begin

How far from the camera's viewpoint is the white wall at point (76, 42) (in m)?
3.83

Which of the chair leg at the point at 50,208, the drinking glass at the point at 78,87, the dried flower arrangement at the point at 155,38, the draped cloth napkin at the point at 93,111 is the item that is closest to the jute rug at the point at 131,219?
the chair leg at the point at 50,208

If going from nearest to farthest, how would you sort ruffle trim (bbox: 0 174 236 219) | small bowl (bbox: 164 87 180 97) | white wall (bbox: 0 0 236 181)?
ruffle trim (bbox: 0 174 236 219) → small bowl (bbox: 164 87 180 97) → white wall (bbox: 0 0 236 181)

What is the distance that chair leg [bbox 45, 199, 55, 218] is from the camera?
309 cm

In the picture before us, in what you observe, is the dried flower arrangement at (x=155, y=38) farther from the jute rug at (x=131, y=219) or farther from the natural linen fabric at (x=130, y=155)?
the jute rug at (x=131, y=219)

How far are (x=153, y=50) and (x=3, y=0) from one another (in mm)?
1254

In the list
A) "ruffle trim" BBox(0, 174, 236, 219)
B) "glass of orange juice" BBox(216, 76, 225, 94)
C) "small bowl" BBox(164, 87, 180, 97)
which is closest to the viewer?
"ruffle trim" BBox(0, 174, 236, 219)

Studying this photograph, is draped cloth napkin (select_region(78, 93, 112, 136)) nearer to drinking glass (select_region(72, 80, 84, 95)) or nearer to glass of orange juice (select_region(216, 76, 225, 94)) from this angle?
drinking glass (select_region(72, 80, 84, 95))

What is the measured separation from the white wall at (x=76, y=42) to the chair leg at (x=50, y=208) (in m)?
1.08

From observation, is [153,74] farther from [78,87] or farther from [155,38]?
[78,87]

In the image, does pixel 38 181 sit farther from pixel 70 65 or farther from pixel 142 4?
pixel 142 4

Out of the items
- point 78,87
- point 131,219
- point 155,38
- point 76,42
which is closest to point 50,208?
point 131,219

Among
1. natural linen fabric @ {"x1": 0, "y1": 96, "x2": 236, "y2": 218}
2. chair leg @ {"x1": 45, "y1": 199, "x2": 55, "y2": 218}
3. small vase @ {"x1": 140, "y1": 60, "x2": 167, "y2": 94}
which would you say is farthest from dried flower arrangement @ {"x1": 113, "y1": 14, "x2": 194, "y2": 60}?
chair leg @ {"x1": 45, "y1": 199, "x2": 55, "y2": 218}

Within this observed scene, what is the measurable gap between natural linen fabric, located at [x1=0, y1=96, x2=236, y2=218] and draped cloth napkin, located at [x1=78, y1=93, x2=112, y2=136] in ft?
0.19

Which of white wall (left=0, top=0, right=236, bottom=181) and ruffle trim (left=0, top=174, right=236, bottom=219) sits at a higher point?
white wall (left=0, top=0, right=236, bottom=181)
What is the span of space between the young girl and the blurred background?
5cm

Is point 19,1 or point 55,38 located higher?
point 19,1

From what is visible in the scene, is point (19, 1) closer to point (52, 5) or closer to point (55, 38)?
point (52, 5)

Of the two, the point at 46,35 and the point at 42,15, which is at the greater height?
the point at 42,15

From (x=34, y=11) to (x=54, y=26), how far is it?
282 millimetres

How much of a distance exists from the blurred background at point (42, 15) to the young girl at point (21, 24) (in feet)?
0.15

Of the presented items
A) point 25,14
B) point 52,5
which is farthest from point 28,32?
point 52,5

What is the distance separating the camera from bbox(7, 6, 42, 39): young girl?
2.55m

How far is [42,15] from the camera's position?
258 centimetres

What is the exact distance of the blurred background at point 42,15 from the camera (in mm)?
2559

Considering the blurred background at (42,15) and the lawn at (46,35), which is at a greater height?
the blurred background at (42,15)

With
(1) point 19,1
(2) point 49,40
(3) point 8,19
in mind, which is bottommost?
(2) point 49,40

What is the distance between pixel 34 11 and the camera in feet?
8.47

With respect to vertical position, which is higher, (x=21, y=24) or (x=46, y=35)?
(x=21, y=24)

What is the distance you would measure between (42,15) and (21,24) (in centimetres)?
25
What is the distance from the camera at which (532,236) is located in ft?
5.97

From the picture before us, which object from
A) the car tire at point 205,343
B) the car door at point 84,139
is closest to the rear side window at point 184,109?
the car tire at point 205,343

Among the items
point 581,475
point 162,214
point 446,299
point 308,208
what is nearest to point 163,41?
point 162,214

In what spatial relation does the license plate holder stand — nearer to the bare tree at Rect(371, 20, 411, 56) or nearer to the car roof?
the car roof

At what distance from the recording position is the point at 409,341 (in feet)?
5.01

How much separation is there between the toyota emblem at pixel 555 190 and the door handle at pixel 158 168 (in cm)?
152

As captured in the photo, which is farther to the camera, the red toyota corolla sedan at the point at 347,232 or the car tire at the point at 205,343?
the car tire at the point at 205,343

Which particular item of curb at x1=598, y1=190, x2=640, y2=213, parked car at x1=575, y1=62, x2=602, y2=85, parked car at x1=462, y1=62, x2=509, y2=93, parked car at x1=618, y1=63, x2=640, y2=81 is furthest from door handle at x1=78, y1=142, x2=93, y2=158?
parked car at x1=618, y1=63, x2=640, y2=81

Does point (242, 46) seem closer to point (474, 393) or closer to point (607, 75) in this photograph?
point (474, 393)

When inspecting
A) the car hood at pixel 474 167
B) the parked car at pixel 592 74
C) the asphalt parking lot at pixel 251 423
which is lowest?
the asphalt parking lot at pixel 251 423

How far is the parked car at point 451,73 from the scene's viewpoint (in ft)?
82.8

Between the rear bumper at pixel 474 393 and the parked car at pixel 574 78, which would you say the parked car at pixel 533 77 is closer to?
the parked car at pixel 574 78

end

Set down the lines above verbatim, from the line containing "In what spatial" through the last line.

In what spatial relation does the license plate holder stand — nearer to the bare tree at Rect(371, 20, 411, 56) or nearer to the car roof?
the car roof

At what distance from the recording position is the point at 409,341 (in feet)?
5.01

How much separation is there between the toyota emblem at pixel 555 190 and the door handle at pixel 158 168 (in cm)?
152

As captured in the photo, which is farther to the camera, the red toyota corolla sedan at the point at 347,232 or the car tire at the point at 205,343?
the car tire at the point at 205,343

Which particular item of curb at x1=598, y1=190, x2=640, y2=213, parked car at x1=575, y1=62, x2=602, y2=85, parked car at x1=462, y1=62, x2=509, y2=93, parked car at x1=618, y1=63, x2=640, y2=81 is furthest from door handle at x1=78, y1=142, x2=93, y2=158?
parked car at x1=618, y1=63, x2=640, y2=81

Does point (242, 46) seem closer to point (474, 393) or closer to point (607, 75) in this photograph?
point (474, 393)

When inspecting
A) the car hood at pixel 474 167
B) the parked car at pixel 592 74
C) the asphalt parking lot at pixel 251 423
which is lowest?
the asphalt parking lot at pixel 251 423

How far is the parked car at point 451,73 from the scene's viewpoint (in ft)?
82.8

Between the rear bumper at pixel 474 393 and the parked car at pixel 574 78, which would you say the parked car at pixel 533 77 is closer to?
the parked car at pixel 574 78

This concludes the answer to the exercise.